• EXERCISE MATERIALS
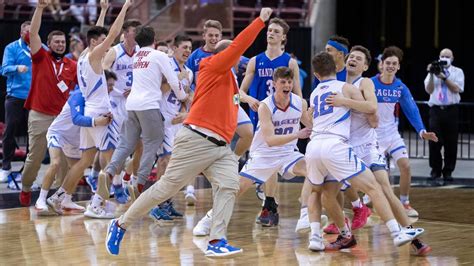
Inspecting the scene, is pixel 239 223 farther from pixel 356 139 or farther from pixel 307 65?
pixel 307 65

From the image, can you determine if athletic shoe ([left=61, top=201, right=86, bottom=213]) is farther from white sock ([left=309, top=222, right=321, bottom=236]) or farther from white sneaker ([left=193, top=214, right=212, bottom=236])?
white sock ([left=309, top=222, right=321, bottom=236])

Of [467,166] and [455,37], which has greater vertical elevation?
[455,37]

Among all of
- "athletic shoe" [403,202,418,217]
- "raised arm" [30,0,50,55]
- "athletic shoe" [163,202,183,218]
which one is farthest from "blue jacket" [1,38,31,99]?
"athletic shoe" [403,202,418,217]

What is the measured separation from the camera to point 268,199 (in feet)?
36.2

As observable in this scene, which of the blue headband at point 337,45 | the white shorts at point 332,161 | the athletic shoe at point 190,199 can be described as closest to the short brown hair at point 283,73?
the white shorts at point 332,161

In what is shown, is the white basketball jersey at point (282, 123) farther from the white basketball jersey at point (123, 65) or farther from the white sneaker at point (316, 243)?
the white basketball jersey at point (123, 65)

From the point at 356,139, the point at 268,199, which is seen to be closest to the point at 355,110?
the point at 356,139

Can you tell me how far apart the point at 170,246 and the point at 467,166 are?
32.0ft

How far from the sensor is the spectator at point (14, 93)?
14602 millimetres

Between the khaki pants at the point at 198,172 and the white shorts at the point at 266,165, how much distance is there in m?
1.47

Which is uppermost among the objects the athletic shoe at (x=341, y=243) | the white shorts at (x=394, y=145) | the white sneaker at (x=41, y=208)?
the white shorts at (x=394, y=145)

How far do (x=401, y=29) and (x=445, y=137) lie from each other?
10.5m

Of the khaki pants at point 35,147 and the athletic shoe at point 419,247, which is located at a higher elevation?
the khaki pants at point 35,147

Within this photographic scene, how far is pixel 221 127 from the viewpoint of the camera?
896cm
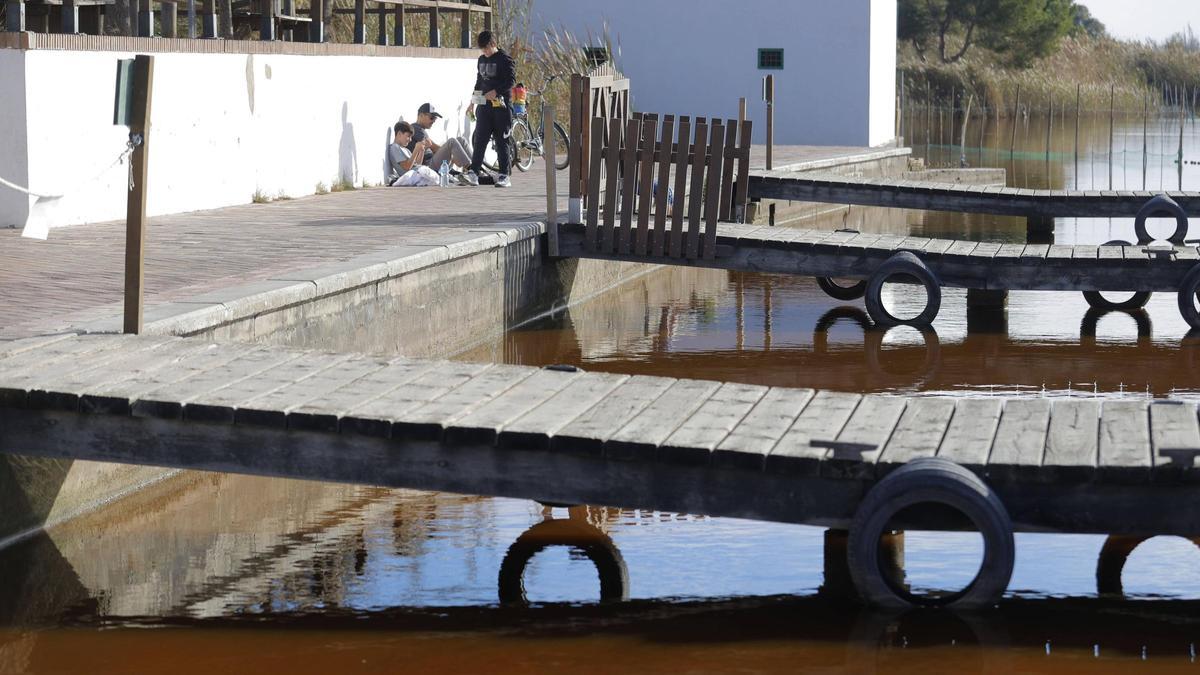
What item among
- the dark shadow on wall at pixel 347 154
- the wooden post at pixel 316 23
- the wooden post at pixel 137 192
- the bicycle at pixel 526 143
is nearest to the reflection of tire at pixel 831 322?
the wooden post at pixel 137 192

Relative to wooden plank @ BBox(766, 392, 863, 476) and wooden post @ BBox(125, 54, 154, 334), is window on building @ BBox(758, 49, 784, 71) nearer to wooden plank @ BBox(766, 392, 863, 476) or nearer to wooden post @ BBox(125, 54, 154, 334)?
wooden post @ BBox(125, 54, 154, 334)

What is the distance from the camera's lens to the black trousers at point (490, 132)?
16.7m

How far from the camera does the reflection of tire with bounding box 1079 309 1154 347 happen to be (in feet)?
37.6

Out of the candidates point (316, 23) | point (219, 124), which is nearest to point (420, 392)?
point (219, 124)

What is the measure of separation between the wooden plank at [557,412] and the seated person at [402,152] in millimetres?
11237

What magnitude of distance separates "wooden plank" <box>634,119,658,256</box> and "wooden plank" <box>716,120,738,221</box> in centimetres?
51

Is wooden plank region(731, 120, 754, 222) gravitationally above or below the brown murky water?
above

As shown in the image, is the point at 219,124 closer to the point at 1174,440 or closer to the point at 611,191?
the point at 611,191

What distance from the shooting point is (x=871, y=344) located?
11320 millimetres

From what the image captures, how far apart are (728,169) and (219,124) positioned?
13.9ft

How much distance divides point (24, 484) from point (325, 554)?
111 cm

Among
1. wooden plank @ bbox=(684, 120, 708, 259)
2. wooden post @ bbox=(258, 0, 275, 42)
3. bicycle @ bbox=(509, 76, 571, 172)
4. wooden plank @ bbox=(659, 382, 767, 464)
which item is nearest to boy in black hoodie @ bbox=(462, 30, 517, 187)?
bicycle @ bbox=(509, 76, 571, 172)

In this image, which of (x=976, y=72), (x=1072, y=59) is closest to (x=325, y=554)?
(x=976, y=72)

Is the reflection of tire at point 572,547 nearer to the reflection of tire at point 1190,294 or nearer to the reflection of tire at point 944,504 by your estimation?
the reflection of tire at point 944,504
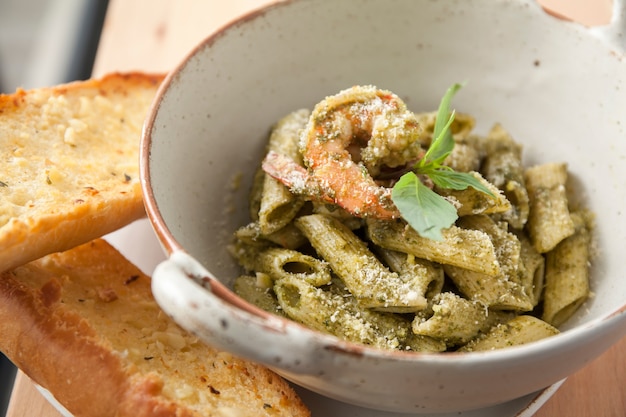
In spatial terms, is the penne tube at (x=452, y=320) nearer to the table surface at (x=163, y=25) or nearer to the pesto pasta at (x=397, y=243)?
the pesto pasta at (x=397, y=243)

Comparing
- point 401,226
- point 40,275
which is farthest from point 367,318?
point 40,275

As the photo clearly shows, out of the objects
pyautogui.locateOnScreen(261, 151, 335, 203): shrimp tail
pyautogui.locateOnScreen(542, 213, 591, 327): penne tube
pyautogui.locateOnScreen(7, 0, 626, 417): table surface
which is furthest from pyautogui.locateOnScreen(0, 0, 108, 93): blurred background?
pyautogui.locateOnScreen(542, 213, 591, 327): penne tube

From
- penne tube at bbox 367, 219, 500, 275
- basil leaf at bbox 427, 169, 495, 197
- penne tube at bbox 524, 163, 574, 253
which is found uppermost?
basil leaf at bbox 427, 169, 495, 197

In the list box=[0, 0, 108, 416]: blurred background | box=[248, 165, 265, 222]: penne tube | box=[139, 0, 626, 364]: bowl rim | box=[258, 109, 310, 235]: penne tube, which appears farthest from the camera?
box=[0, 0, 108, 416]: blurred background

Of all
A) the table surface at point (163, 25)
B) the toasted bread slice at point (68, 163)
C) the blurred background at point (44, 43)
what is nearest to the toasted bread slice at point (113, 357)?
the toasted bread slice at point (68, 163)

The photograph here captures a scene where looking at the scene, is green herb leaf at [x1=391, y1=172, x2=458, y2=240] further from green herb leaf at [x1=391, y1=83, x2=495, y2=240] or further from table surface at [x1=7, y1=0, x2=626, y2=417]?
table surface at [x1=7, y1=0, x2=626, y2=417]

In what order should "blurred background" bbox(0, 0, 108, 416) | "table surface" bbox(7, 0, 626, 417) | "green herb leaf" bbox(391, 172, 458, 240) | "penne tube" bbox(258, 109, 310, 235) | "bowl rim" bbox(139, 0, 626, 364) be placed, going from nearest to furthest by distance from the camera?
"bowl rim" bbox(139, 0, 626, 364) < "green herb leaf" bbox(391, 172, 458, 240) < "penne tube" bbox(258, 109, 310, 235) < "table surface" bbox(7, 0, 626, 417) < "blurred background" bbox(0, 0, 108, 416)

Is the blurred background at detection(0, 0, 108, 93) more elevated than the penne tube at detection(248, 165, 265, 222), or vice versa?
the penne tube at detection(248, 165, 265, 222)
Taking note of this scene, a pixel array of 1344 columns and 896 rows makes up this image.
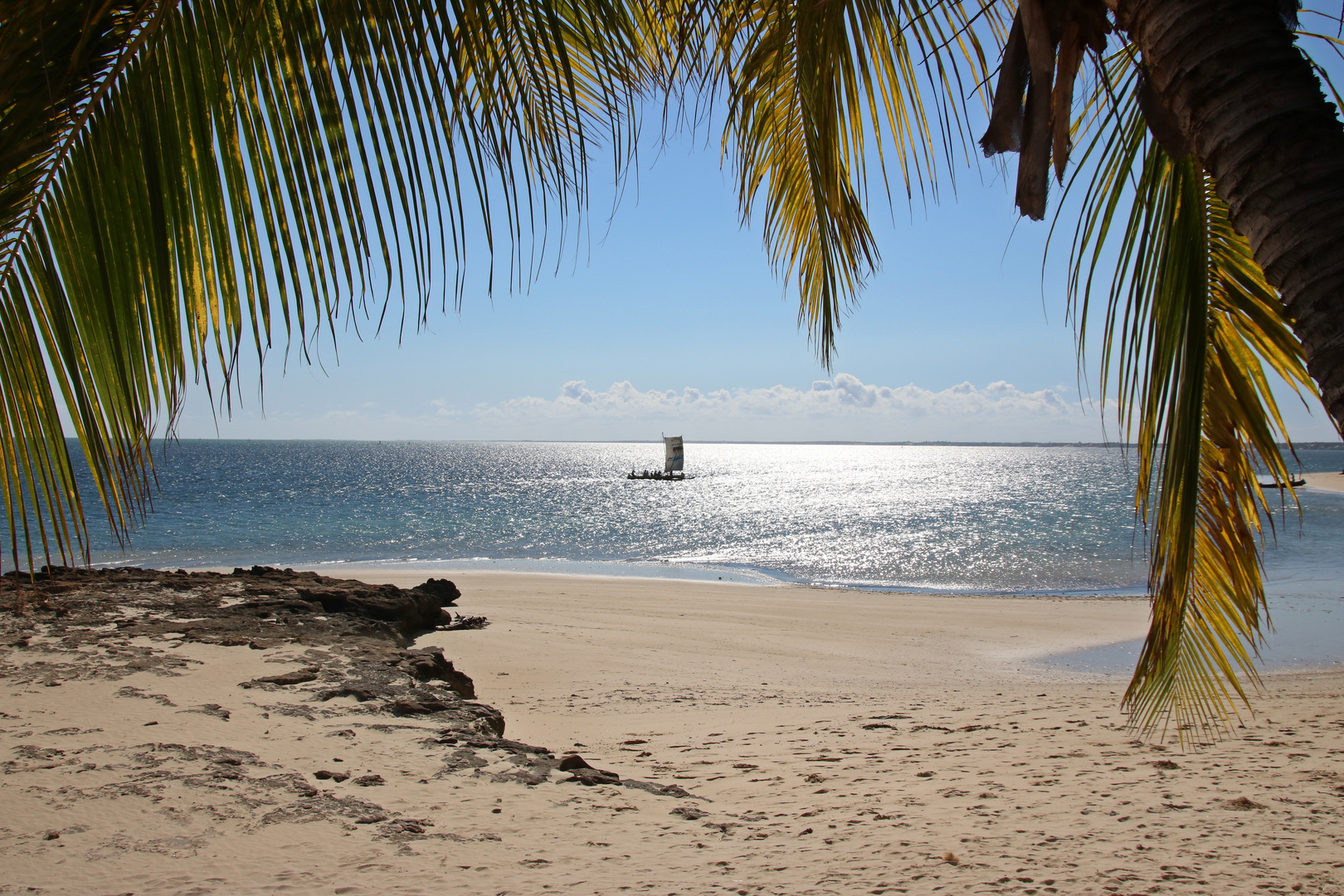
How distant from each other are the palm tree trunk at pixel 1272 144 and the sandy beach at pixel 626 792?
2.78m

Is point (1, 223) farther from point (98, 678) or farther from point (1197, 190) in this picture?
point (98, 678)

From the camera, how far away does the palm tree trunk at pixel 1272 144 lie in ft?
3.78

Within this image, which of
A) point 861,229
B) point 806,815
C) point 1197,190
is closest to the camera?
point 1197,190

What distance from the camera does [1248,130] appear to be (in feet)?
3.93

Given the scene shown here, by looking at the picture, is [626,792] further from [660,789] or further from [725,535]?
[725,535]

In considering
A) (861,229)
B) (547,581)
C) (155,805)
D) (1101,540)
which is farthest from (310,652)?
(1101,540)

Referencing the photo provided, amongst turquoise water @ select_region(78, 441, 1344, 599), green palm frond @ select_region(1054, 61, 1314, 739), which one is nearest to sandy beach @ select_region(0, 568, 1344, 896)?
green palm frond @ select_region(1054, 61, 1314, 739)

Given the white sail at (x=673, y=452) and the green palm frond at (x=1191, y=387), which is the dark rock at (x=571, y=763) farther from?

• TASK DETAILS
Can you arrange every line of the listing above as a numbered list, skipping the blank lines and leaving the pictures out?

• WORKED SOLUTION
1. Inspecting the scene, is pixel 239 223 farther from pixel 356 139 or farther from pixel 307 65?
2. pixel 307 65
3. From the image, can you determine if athletic shoe ([left=61, top=201, right=86, bottom=213]) is farther from white sock ([left=309, top=222, right=321, bottom=236]) or farther from white sneaker ([left=193, top=214, right=212, bottom=236])?
4. white sock ([left=309, top=222, right=321, bottom=236])
5. Of [467,166] and [455,37], which has greater vertical elevation?
6. [455,37]
7. Among all of
8. - "athletic shoe" [403,202,418,217]
9. - "raised arm" [30,0,50,55]
10. - "athletic shoe" [163,202,183,218]
11. which one is farthest from "blue jacket" [1,38,31,99]?
12. "athletic shoe" [403,202,418,217]
13. What is the measured separation from the camera to point 268,199 (in feet)?
14. 36.2
15. As observable in this scene, which of the blue headband at point 337,45 | the white shorts at point 332,161 | the athletic shoe at point 190,199 can be described as closest to the short brown hair at point 283,73?
16. the white shorts at point 332,161
17. In what is shown, is the white basketball jersey at point (282, 123) farther from the white basketball jersey at point (123, 65) or farther from the white sneaker at point (316, 243)?
18. the white basketball jersey at point (123, 65)
19. From the point at 356,139, the point at 268,199, which is seen to be closest to the point at 355,110?
20. the point at 356,139
21. Can you tell me how far apart the point at 170,246 and the point at 467,166 are?
22. 32.0ft
23. How far from the sensor is the spectator at point (14, 93)?
24. 14602 millimetres
25. Between the khaki pants at the point at 198,172 and the white shorts at the point at 266,165, how much distance is there in m?
26. 1.47
27. Which is uppermost among the objects the athletic shoe at (x=341, y=243) | the white shorts at (x=394, y=145) | the white sneaker at (x=41, y=208)?
28. the white shorts at (x=394, y=145)
29. How far do (x=401, y=29) and (x=445, y=137) lie from each other?
30. 10.5m
31. Of the khaki pants at point 35,147 and the athletic shoe at point 419,247, which is located at a higher elevation?
32. the khaki pants at point 35,147
33. Within this photographic scene, how far is pixel 221 127 from the viewpoint of the camera?
34. 896cm
35. What item among
36. - the dark shadow on wall at pixel 347 154
37. - the wooden post at pixel 316 23
38. - the wooden post at pixel 137 192
39. - the bicycle at pixel 526 143
40. is nearest to the reflection of tire at pixel 831 322?
41. the wooden post at pixel 137 192
42. Relative to wooden plank @ BBox(766, 392, 863, 476) and wooden post @ BBox(125, 54, 154, 334), is window on building @ BBox(758, 49, 784, 71) nearer to wooden plank @ BBox(766, 392, 863, 476) or nearer to wooden post @ BBox(125, 54, 154, 334)?
43. wooden post @ BBox(125, 54, 154, 334)
44. What is the distance from the camera's lens to the black trousers at point (490, 132)?
45. 16.7m
46. How far from the camera does the reflection of tire with bounding box 1079 309 1154 347 happen to be (in feet)?
47. 37.6
48. Out of the candidates point (316, 23) | point (219, 124), which is nearest to point (420, 392)?
49. point (219, 124)
50. What is the measure of separation between the wooden plank at [557,412] and the seated person at [402,152] in millimetres?
51. 11237
52. What magnitude of distance separates "wooden plank" <box>634,119,658,256</box> and "wooden plank" <box>716,120,738,221</box> in centimetres?
53. 51
54. Is wooden plank region(731, 120, 754, 222) gravitationally above or below the brown murky water?
55. above
56. As shown in the image, is the point at 219,124 closer to the point at 1174,440 or closer to the point at 611,191?
57. the point at 611,191
58. What distance from the shooting point is (x=871, y=344) located?
59. 11320 millimetres
60. From what the image captures, how far apart are (728,169) and (219,124) positioned?
61. 13.9ft
62. How much distance divides point (24, 484) from point (325, 554)?
63. 111 cm
64. Among
65. 1. wooden plank @ bbox=(684, 120, 708, 259)
66. 2. wooden post @ bbox=(258, 0, 275, 42)
67. 3. bicycle @ bbox=(509, 76, 571, 172)
68. 4. wooden plank @ bbox=(659, 382, 767, 464)
69. which item is nearest to boy in black hoodie @ bbox=(462, 30, 517, 187)?
70. bicycle @ bbox=(509, 76, 571, 172)
71. In this image, which of (x=976, y=72), (x=1072, y=59) is closest to (x=325, y=554)?
72. (x=976, y=72)
73. Is the reflection of tire at point 572,547 nearer to the reflection of tire at point 1190,294 or nearer to the reflection of tire at point 944,504 by your estimation?
74. the reflection of tire at point 944,504
75. In spatial terms, is the penne tube at (x=452, y=320) nearer to the table surface at (x=163, y=25) or nearer to the pesto pasta at (x=397, y=243)?
76. the pesto pasta at (x=397, y=243)
77. Comparing
78. - point 401,226
79. - point 40,275
80. which is farthest from point 367,318?
81. point 40,275
82. As the photo clearly shows, out of the objects
83. pyautogui.locateOnScreen(261, 151, 335, 203): shrimp tail
84. pyautogui.locateOnScreen(542, 213, 591, 327): penne tube
85. pyautogui.locateOnScreen(7, 0, 626, 417): table surface
86. which is furthest from pyautogui.locateOnScreen(0, 0, 108, 93): blurred background?
87. pyautogui.locateOnScreen(542, 213, 591, 327): penne tube
88. From
89. - penne tube at bbox 367, 219, 500, 275
90. - basil leaf at bbox 427, 169, 495, 197
91. - penne tube at bbox 524, 163, 574, 253
92. which is found uppermost?
93. basil leaf at bbox 427, 169, 495, 197
94. In the list box=[0, 0, 108, 416]: blurred background | box=[248, 165, 265, 222]: penne tube | box=[139, 0, 626, 364]: bowl rim | box=[258, 109, 310, 235]: penne tube, which appears farthest from the camera?
95. box=[0, 0, 108, 416]: blurred background
96. Of all
97. A) the table surface at point (163, 25)
98. B) the toasted bread slice at point (68, 163)
99. C) the blurred background at point (44, 43)
100. what is nearest to the toasted bread slice at point (113, 357)?
101. the toasted bread slice at point (68, 163)
102. The photograph here captures a scene where looking at the scene, is green herb leaf at [x1=391, y1=172, x2=458, y2=240] further from green herb leaf at [x1=391, y1=83, x2=495, y2=240] or further from table surface at [x1=7, y1=0, x2=626, y2=417]?
103. table surface at [x1=7, y1=0, x2=626, y2=417]
104. In what order should "blurred background" bbox(0, 0, 108, 416) | "table surface" bbox(7, 0, 626, 417) | "green herb leaf" bbox(391, 172, 458, 240) | "penne tube" bbox(258, 109, 310, 235) | "bowl rim" bbox(139, 0, 626, 364) be placed, going from nearest to furthest by distance from the camera?
105. "bowl rim" bbox(139, 0, 626, 364) < "green herb leaf" bbox(391, 172, 458, 240) < "penne tube" bbox(258, 109, 310, 235) < "table surface" bbox(7, 0, 626, 417) < "blurred background" bbox(0, 0, 108, 416)
106. Is the blurred background at detection(0, 0, 108, 93) more elevated than the penne tube at detection(248, 165, 265, 222), or vice versa?
107. the penne tube at detection(248, 165, 265, 222)
108. Taking note of this scene, a pixel array of 1344 columns and 896 rows makes up this image.
109. How distant from each other are the palm tree trunk at pixel 1272 144 and the sandy beach at pixel 626 792?
110. 2.78m
111. Is point (1, 223) farther from point (98, 678) or farther from point (1197, 190) in this picture?
112. point (98, 678)
113. From the camera, how far away does the palm tree trunk at pixel 1272 144 lie in ft?
114. 3.78
115. Within this image, which of
116. A) point 861,229
117. B) point 806,815
118. C) point 1197,190
119. is closest to the camera?
120. point 1197,190
121. What distance from the camera does [1248,130] appear to be (in feet)?
122. 3.93
123. Given the scene shown here, by looking at the picture, is [626,792] further from [660,789] or further from [725,535]?
124. [725,535]
125. In considering
126. A) (861,229)
127. B) (547,581)
128. C) (155,805)
129. D) (1101,540)
130. which is farthest from (310,652)?
131. (1101,540)
132. Referencing the photo provided, amongst turquoise water @ select_region(78, 441, 1344, 599), green palm frond @ select_region(1054, 61, 1314, 739), which one is nearest to sandy beach @ select_region(0, 568, 1344, 896)?
133. green palm frond @ select_region(1054, 61, 1314, 739)
134. Given the white sail at (x=673, y=452) and the green palm frond at (x=1191, y=387), which is the dark rock at (x=571, y=763) farther from?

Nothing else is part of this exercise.